Thursday, 9 June 2016

Theatre review: The Go-Between

"How long is the show?" I heard another audience member ask an usher. "It ends at ten past ten." "But that's FOREVER!" How prescient an appraisal that turned out to be of The Go-Between, David Wood (book and lyrics) and Richard Taylor's (music) chamber musical that would probably have been dull enough in an actual chamber, but dies a slow, agonising death on a West End stage. Based on the L.P. Hartley novel famous for the line "The past is a foreign country - everyone in it's dead now and you'll wish you were too if you're watching this" (I may be paraphrasing slightly,) Michael Crawford returns to the stage to play Leo Colston, who looks back through his diaries from the summer he turned 13, and spent three weeks of his holidays at the house of school friend Marcus (Samuel Menhinick, alternating with Archie Stevens and Matty Norgren.)

There the younger Leo (Luka Green, alternating with Johnny Evans Hutchison and William Thompson) quickly develops a crush on Marcus' older sister Marian (Gemma Sutton,) who uses this devotion to her advantage so she can secretly have vaginal intercourse with a neighbouring farmer.


She's attracted to Ted (Stuart Ward) as much for his body* as for his varied and unpredictable collection of regional accents, and charms Leo into delivering messages between them so they can arrange when to meet for what is described as spooning, although the word they're thinking of is probably forking.
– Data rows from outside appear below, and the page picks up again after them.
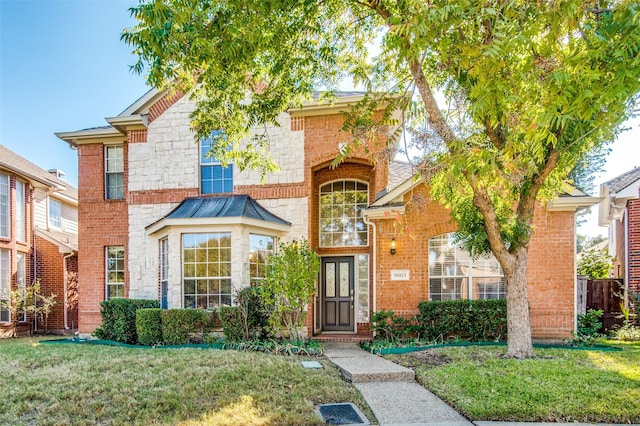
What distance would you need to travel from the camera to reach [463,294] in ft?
36.0

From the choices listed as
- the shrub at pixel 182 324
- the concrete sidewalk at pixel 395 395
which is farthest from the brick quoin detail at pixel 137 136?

They eventually get found out. It takes a little over two-and-a-half hours to tell this in a production that's presumably aiming for "wistful" but lands on "catatonic." The choice of having a single piano on stage to provide the score might have come across as quite bold when we're used to seeing multiple musicians even in fringe shows, but the tattiness of the design makes it look like part of overall cost-cutting: When it isn't reflecting the lights into the audience's eyes, Michael Pavelka's set just looks cheap, a distressed look it probably would have got away with if it hadn't been for the obvious modern plastic chairs spray-painted to look old.


I toyed with leaving at the interval, and the second act immediately made me regret coming back, as director Roger Haines has his cast slowly and silently take their seats on stage - it's funereal and it turns out NOBODY'S EVEN DIED YET, which was annoying. In fact they were sitting to hear Leo sing, which given what the songs are like does at least explain why they all look so miserable at the prospect. I'm sure people who know more about music than I do can tell me the score is actually quite ambitious in some way, but to me it sounded like the cast were drifting listlessly in and out of songs that never had any particular differentiation between them, while Crawford got under their feet, gawping at the action with his bottom lip trembling.
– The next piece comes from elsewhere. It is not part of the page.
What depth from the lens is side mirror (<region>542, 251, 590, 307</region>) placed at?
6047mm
Meanwhile as Marian's mother, Issy van Randwyck mainly looks outraged at how little she has to do, until finally getting let loose and unleashing a performance so full of ham that David Cameron once tried to fuck it. It comes as Haines' production tries to counteract the soporific first two hours with a finale that goes for all-out melodrama, including having the rest of the cast flap branches and umbrellas at the lovers because of reasons. Indeed the only real pleasure to be had for me was in unintended comedy, or thunderously clunky dialogue like "I'm going to fight fire with fire!" "But that's playing with fire!"


It's a very long time since I read Hartley's book so can't say for sure but I would have imagined the ending was intended to be quite sweet rather than horrifying; but the older Leo's conclusion is that the events of the play turned the bright and lively boy we meet at the start into a withdrawn adult who spent his life wanking into a sock over a manipulative girl he fancied when he was 13, but it was all worth it because they were the best three weeks of his life (SPOILER ALERT: Mate, those three weeks included you inadvertently causing someone's death, aim higher.) At least as it comes across here, there's nothing sweet about that ending. And then when he finally meets an elderly Marian she tries to get him to do chores for her again to help her reunite with her grandson, despite the fact she should have figured out by now that involving Leo in anything is likely to end in a bloodbath. It wouldn't be an on-stage bloodbath of course, as that might be interesting, and that's a word that's clearly considered anathema among The Go-Between's creatives.

The Go-Between by Richard Taylor and David Wood, based on the novel by L.P. Hartley, is booking until the 15th of October at the Apollo Shaftesbury Avenue.

Running time: 2 hours 40 minutes including interval.

Photo credit: Alastair Muir, Johan Persson, Helen Maybanks.

*no topless publicity photos of him, because this is 2016 and advertising the show's sole plus point would be off-brand. Look at that list of credits, everyone and their auntie's taken production photos and not a nipple between them.